Адвокат Рендон предпринял следующие юридические действия от лица сеньор Баладро: последовательно подал три иска против чиновников, считая, что решение закрыть «Прекрасный Мехико» было не конституциональным, незаконным и безосновательным. Все три иска были отклонены, поскольку судья, который их рассматривал, счел их также безосновательными. Тогда адвокат Рендон обратился в суд с просьбой объявить штраф, который должны заплатить его подзащитные, чтобы снова открыть «Прекрасный Мехико». Суд так затянул с решением о размере штрафа, что вся история кончилась прежде, чем оно стало известно. Видя, что время идет, а результата нет, адвокат Рендон подал прошение на новую лицензию, чтобы сестры Баладро могли открыть другое заведение вместо «Прекрасного Мехико». Ему отказали на том основании, что заявительницы обязаны сперва оплатить штраф за «Прекрасный Мехико». То есть они не могли получить новую лицензию, потому что не заплатили штраф, и не могли заплатить штраф, потому что его размер был неизвестен. Принять залог или депозит судья отказался. В конце концов, адвокат Рендон написал почтительное прошение на имя губернатора Мескалы, подписанное сестрами Баладро, с просьбой выдать лицензию на открытие ночного клуба «в том городе штата, который Вы изволите сами указать». Эта бумага неспешно бродила из одного учреждения в другое, пока не вернулась через несколько месяцев к адвокату Рендону с резолюцией, написанной от руки: «отказывать нижеподписавшимся по любому прошению». И подпись Санабрии, того самого, который танцевал с Лестницей, личного секретаря губернатора.

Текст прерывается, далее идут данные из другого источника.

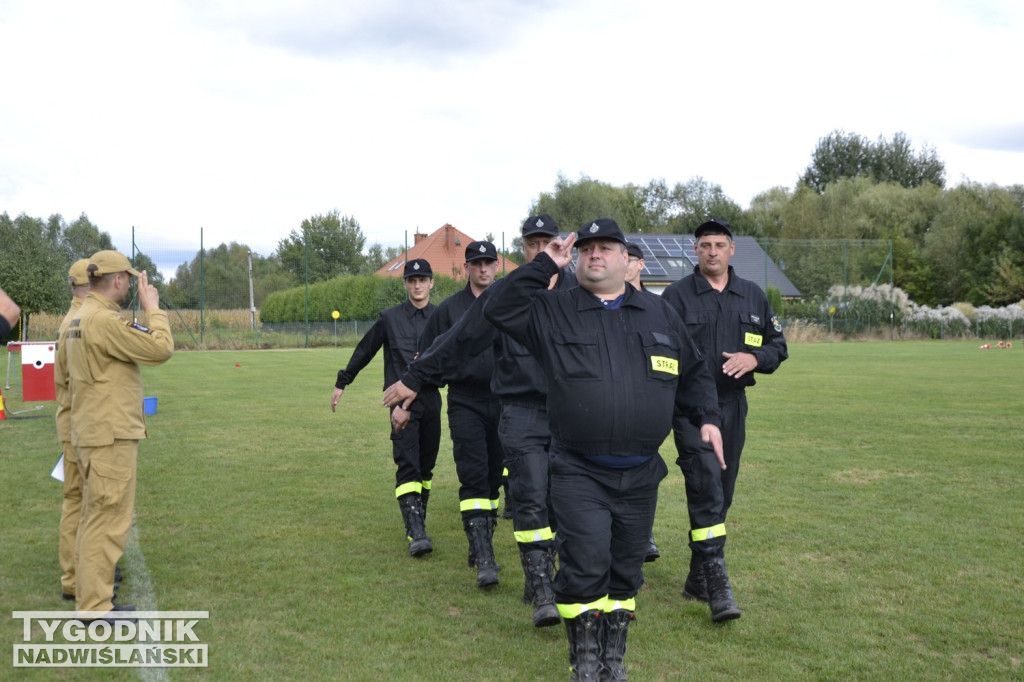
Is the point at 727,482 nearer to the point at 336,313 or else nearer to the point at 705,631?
the point at 705,631

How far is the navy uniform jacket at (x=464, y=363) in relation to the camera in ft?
20.0

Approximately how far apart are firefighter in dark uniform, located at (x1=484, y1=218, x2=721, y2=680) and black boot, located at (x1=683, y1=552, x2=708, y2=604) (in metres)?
1.33

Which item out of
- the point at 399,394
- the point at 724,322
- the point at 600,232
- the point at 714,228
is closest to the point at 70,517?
the point at 399,394

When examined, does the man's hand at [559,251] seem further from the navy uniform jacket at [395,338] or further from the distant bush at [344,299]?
the distant bush at [344,299]

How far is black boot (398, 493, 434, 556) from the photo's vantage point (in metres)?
6.48

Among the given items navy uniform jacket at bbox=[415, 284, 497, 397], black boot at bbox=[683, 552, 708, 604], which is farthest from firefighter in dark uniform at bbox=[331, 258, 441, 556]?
black boot at bbox=[683, 552, 708, 604]

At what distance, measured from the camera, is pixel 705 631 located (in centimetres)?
488

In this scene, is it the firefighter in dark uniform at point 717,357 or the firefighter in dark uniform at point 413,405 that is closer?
the firefighter in dark uniform at point 717,357

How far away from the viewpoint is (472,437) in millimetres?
6227

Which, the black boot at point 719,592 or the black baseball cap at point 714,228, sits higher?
the black baseball cap at point 714,228

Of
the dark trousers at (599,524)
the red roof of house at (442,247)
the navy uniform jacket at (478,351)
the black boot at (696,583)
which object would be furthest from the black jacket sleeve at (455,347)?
the red roof of house at (442,247)

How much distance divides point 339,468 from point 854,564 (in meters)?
5.88

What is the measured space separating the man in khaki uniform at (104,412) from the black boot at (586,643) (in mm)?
2651

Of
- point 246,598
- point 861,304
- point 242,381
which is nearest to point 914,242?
point 861,304
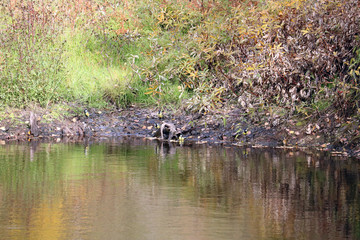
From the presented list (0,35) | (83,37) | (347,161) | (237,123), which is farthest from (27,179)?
(83,37)

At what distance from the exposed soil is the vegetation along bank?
0.09 feet

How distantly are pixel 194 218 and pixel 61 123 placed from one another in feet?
27.8

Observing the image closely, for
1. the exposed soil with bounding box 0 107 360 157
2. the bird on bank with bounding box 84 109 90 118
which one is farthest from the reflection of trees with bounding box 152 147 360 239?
the bird on bank with bounding box 84 109 90 118

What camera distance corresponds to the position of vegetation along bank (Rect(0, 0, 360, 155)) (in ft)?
39.9

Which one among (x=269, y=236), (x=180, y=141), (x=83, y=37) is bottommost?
(x=269, y=236)

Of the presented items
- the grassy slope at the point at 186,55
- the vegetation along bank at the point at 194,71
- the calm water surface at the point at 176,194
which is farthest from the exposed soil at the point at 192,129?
the calm water surface at the point at 176,194

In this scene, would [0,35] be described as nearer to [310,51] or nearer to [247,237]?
[310,51]

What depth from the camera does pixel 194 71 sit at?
14344 mm

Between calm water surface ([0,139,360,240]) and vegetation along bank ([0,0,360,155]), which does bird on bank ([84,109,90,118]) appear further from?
calm water surface ([0,139,360,240])

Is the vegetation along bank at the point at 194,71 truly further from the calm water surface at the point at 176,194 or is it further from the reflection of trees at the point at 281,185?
the calm water surface at the point at 176,194

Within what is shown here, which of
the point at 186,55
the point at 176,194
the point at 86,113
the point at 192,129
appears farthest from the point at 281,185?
the point at 86,113

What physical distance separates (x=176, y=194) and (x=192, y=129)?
6279 millimetres

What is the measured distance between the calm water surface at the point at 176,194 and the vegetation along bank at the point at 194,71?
1.87 metres

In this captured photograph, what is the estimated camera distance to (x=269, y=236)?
5391 millimetres
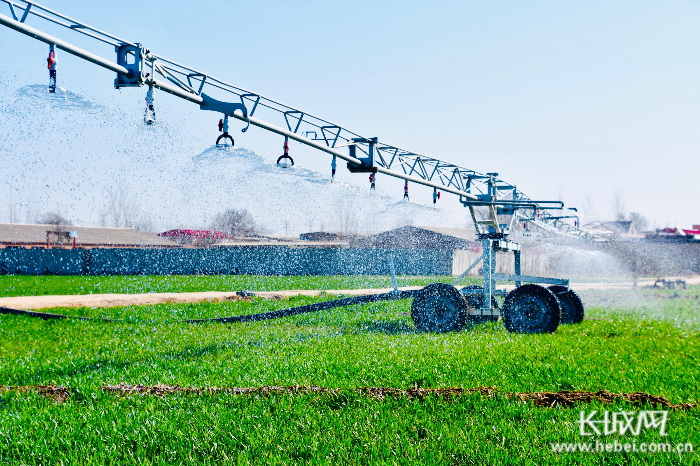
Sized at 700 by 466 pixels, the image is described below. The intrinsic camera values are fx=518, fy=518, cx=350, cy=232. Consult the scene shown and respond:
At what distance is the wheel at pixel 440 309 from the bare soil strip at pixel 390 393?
5592mm

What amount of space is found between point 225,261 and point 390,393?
37422 mm

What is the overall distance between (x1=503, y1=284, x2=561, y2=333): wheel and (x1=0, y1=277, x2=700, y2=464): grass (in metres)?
0.42

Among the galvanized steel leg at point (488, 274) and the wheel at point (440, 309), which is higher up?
the galvanized steel leg at point (488, 274)

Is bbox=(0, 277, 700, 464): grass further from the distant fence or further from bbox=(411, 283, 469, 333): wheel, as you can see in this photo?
the distant fence

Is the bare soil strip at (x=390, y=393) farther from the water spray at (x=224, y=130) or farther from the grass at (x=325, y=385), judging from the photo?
the water spray at (x=224, y=130)

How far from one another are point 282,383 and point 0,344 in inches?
286

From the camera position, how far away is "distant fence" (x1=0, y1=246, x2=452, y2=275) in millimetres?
39156

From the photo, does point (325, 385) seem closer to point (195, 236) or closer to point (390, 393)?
point (390, 393)

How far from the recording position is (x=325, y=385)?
611 centimetres

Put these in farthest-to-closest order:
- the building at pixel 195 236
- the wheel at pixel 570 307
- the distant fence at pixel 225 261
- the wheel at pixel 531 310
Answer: the building at pixel 195 236 → the distant fence at pixel 225 261 → the wheel at pixel 570 307 → the wheel at pixel 531 310

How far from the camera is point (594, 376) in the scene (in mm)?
6625

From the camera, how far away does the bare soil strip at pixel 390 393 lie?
5379 millimetres

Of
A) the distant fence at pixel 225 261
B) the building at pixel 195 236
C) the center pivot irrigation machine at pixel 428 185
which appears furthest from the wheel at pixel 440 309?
the building at pixel 195 236

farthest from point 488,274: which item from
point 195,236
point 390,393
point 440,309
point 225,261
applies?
point 195,236
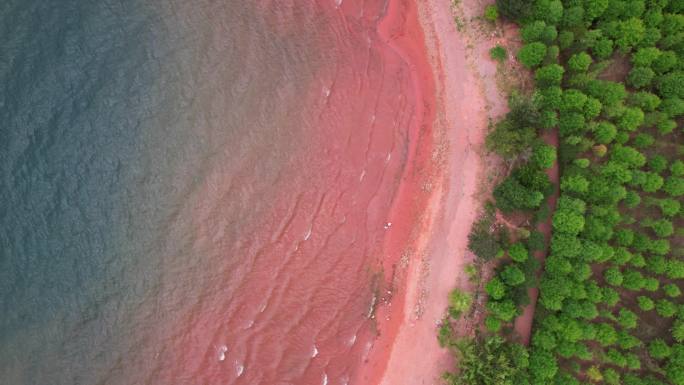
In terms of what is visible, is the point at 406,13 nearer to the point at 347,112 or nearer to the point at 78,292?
the point at 347,112

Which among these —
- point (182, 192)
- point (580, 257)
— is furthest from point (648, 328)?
point (182, 192)

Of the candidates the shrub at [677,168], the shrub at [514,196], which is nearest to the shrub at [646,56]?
the shrub at [677,168]

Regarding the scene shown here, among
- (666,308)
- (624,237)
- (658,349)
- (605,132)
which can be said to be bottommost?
(658,349)

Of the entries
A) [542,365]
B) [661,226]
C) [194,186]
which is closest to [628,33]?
[661,226]

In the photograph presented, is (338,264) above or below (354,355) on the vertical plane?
above

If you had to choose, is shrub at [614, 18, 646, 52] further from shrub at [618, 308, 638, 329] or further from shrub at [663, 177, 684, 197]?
shrub at [618, 308, 638, 329]

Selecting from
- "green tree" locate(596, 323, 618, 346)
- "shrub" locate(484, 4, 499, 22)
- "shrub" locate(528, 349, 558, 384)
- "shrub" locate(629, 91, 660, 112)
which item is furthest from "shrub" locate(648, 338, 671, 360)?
"shrub" locate(484, 4, 499, 22)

Юридические действия сестер Баладро, предпринятые в План-де-Абахо, оказались более успешными. В марте 1963 года они освободили от ареста дом на улице Молино и продали его шорнику под мастерскую. Капитан Бедойя уговорил сестер использовать деньги, полученные от сделки, на покупку ранчо.
Меня зовут Радомиро Раина Расо, живу в Консепсьон-де-Руис. Это я продал сестрам Баладро ранчо Лос-Анхелес, но заявляю, что, когда ставил свою подпись под документом, не знал, кто они такие, мне и в голову не могло прийти, для каких дел они будут использовать землю, которую я им продал.
Дело было так: мне нужно было платить долг, я не знал, где взять денег, и решил продать часть своих земель. Об этом я рассказал нескольким людям, и однажды в буфете гостиницы «Гомес» ко мне подошел капитан Бедойя, которого я знал в лицо, и говорит:
— Сколько вы дадите мне комиссионных, если я найду покупателя на вашу землю?
Я назвал ему свои условия, он согласился, и через два дня ко мне приехали в повозке сеньоры Баладро.
Я и понятия не имел, что они содержательницы публичного дома. Наоборот, они выглядели такими солидными, что я пригласил их в гостиную и представил своей жене. Они были в черном. Старшая, та, что распоряжалась, была в траурной шали, как будто только вышла из церкви. Она опекала сестру, как молоденькую девушку. Когда та закинула ногу на ногу, старшая сказала:
— Одерни платье, Серафина.
И молодая натянула платье и закрыла колено.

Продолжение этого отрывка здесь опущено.